友人宅は閑静な住宅街の中にあった。本当に素敵な街並み。「いいところだね」って彼に言うと、控えめなジェントルマンらしく「小さい部屋だけどとてもSafeなところだ」って。荷物を置いてLondon見物開始! 平日なので友人は仕事、有給を取っていた旦那さまが休日返上で私を案内してくれた。地下鉄を上がるとそこにはビッグベンが。テムズ川越しには大観覧車も見える。まだ自分がイギリスにいるという実感が薄い。途中ウェストミンスター寺院周辺に真っ赤な電話ボックスが4つくらい間隔をあけて建っていて、観光客が中に入って写真を撮っていた。バッキンガム宮殿のそばに来たら、ちょうど兵隊さんのパレードの時間だった。これが有名な兵隊さんたちかぁ。ただ今日は赤い制服じゃなくてグレーのコートを着ていた。格別に寒いからなのか?! 限られた地区にあらゆる重要施設が密集している。NYの碁盤の目の街並みに慣れていたので、Londonのこの入り組んだ地図はぜんぜん頭に入ってこない。バッキンガム宮殿を取り巻く広い公園を横切ると、友達の働く日本大使館が見えてきた。もとは有名なサロンだったとかでとても素敵な建物。場所だってバッキンガム宮殿の目と鼻の先だし、すごいところにあるんだな。
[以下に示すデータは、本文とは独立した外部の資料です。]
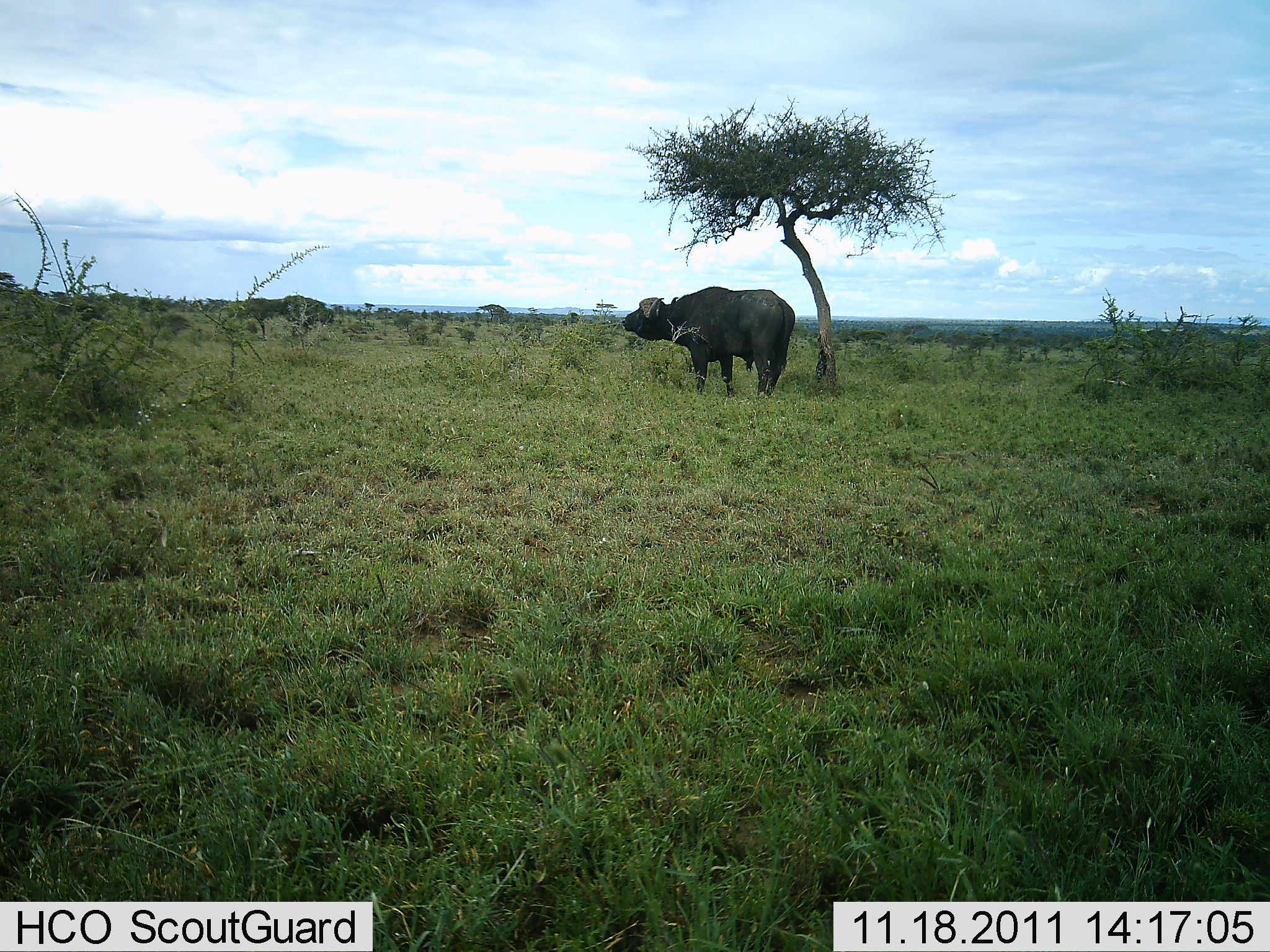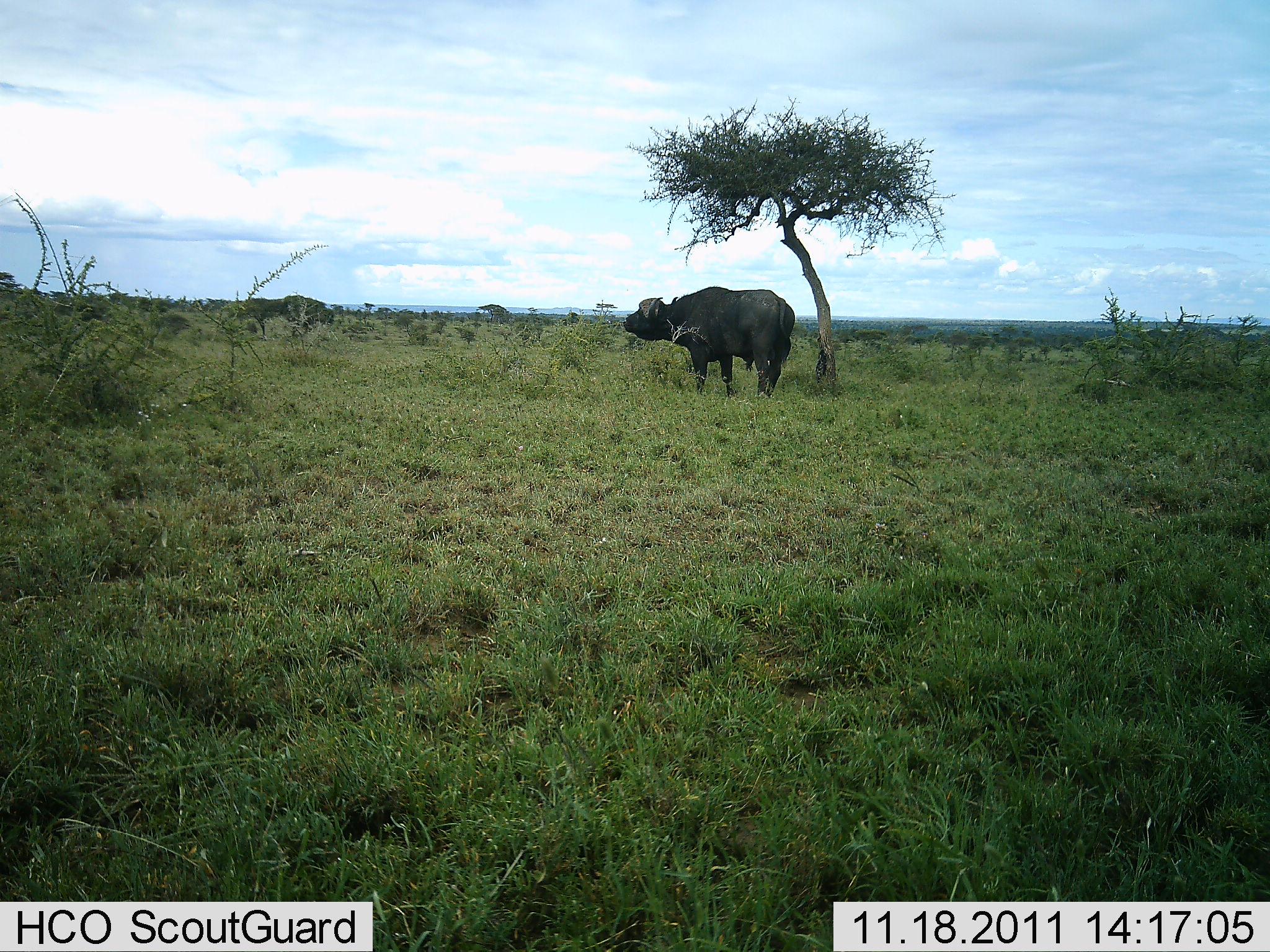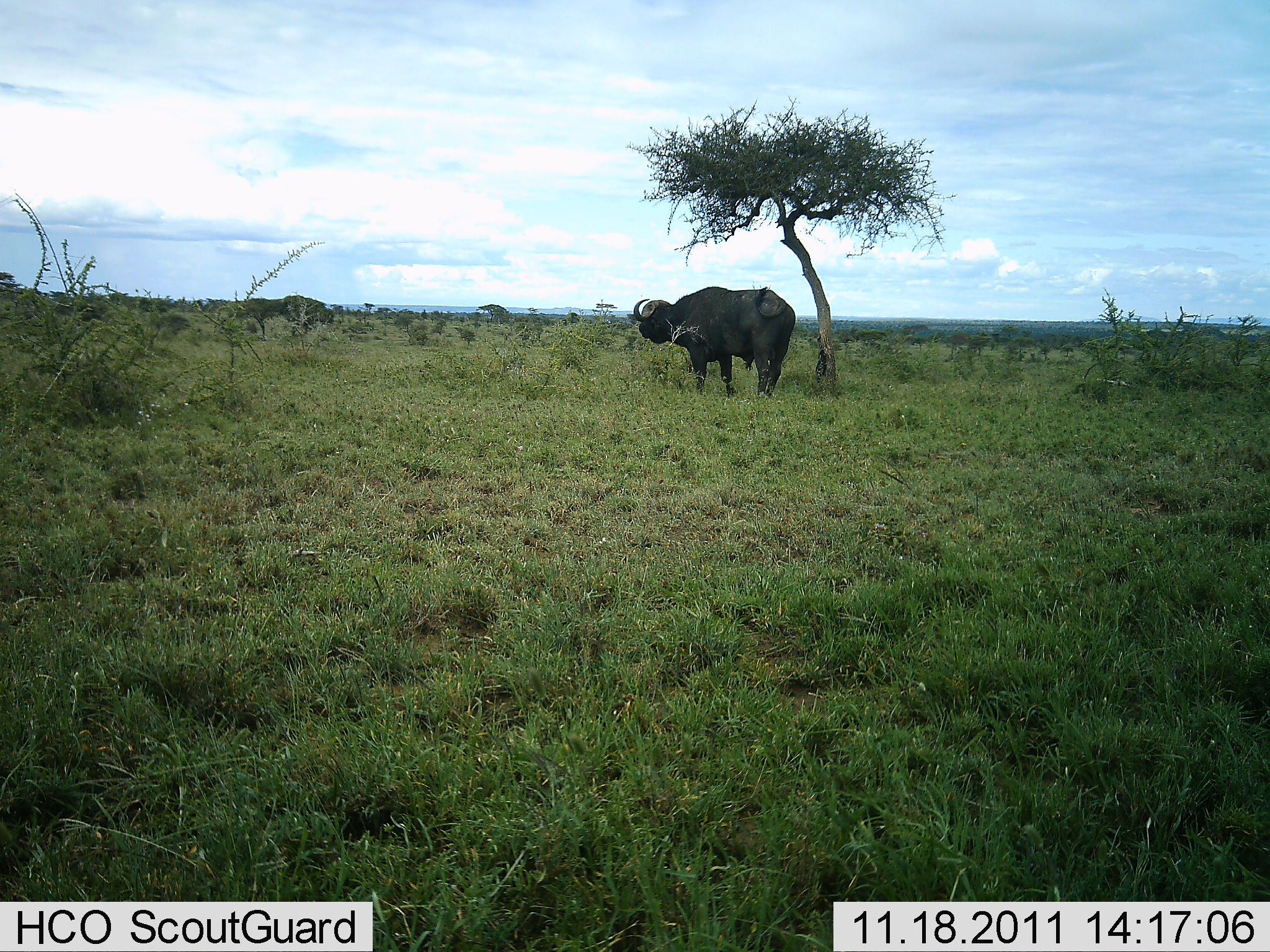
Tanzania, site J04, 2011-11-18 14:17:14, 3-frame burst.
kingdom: Animalia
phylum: Chordata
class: Mammalia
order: Artiodactyla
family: Bovidae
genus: Syncerus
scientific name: Syncerus caffer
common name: cape buffalo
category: buffalo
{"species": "buffalo (cape buffalo) (Syncerus caffer)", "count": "1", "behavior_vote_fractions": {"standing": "100%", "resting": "0%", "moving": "0%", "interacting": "0%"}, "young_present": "0%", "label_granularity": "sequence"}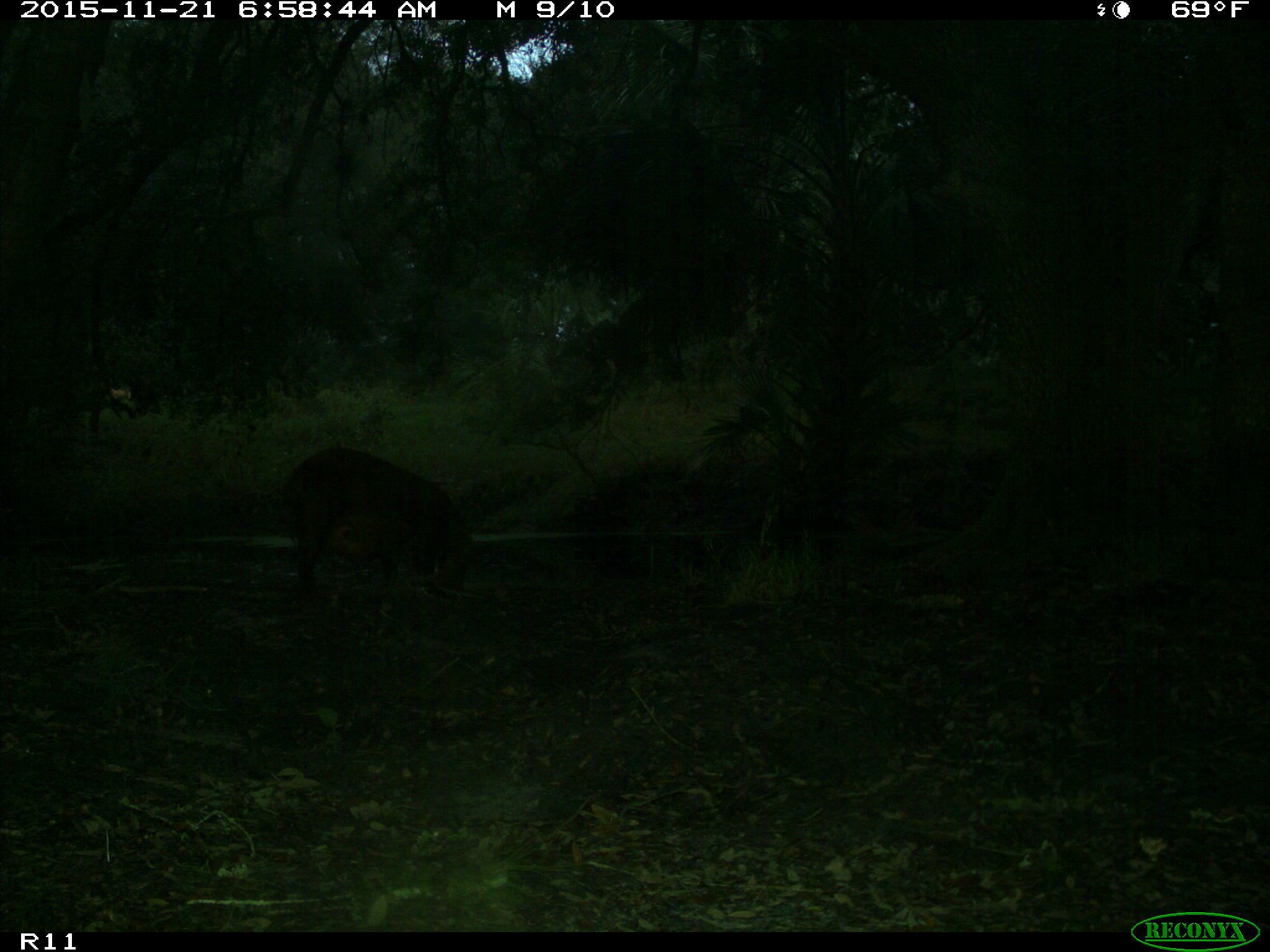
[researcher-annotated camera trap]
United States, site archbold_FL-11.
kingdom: Animalia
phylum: Chordata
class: Mammalia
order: Artiodactyla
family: Suidae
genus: Sus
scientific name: Sus scrofa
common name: wild boar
Sus scrofa (wild boar).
地下鉄へ向かうエレベーター沿いにウェストエンドのミュージカルのポスターが並んでいる。ふと見ると、「Producers」のポスターにネイサン・レーンの姿が。あれ?! 今Londonで公演しているの?!!! どうりでNYのブロードウェイのcastが代わったわけだ。マシュー・ブロデリックとネイサン・レーン主演の「Producers」をNYで観たかったのに、気づいた時には俳優が代わっていて大ショックだったのだ。ネイサンといえばロビン・ウィリアムズがゲイ役で出ている映画、「Bird Cage」で、ロビンのパートナーのオカマさんの役がとてもチャーミングで大好きになってしまったのだ。そのネイサンがLondonにいたとは!! 感激。これはもう観ない手はない、と思って劇場まで行ってみた。そしたらなんとNY以上の人気なのかキャンセル待ちをしている人が座り込んでいた。明日も明後日もチケットは手に入らないと言われてしまった。ブロードウェイではチケットが手に入らないことがなかったので驚いた。せっかくのチャンスだと思ってウキウキしていたのでとてもショック。その後、劇場前を通り過ぎ、「We will rock you」で有名なQueenのミュージカルの劇場前を通ったら若い子たちがたった今、見終わったみたいでかなりテンションが上がっていたらしく「We〜will We〜will rock you!!」と声を張り上げて盛り上がっていた。イギリスの落ち着いた街並みにあって意外な光景だった。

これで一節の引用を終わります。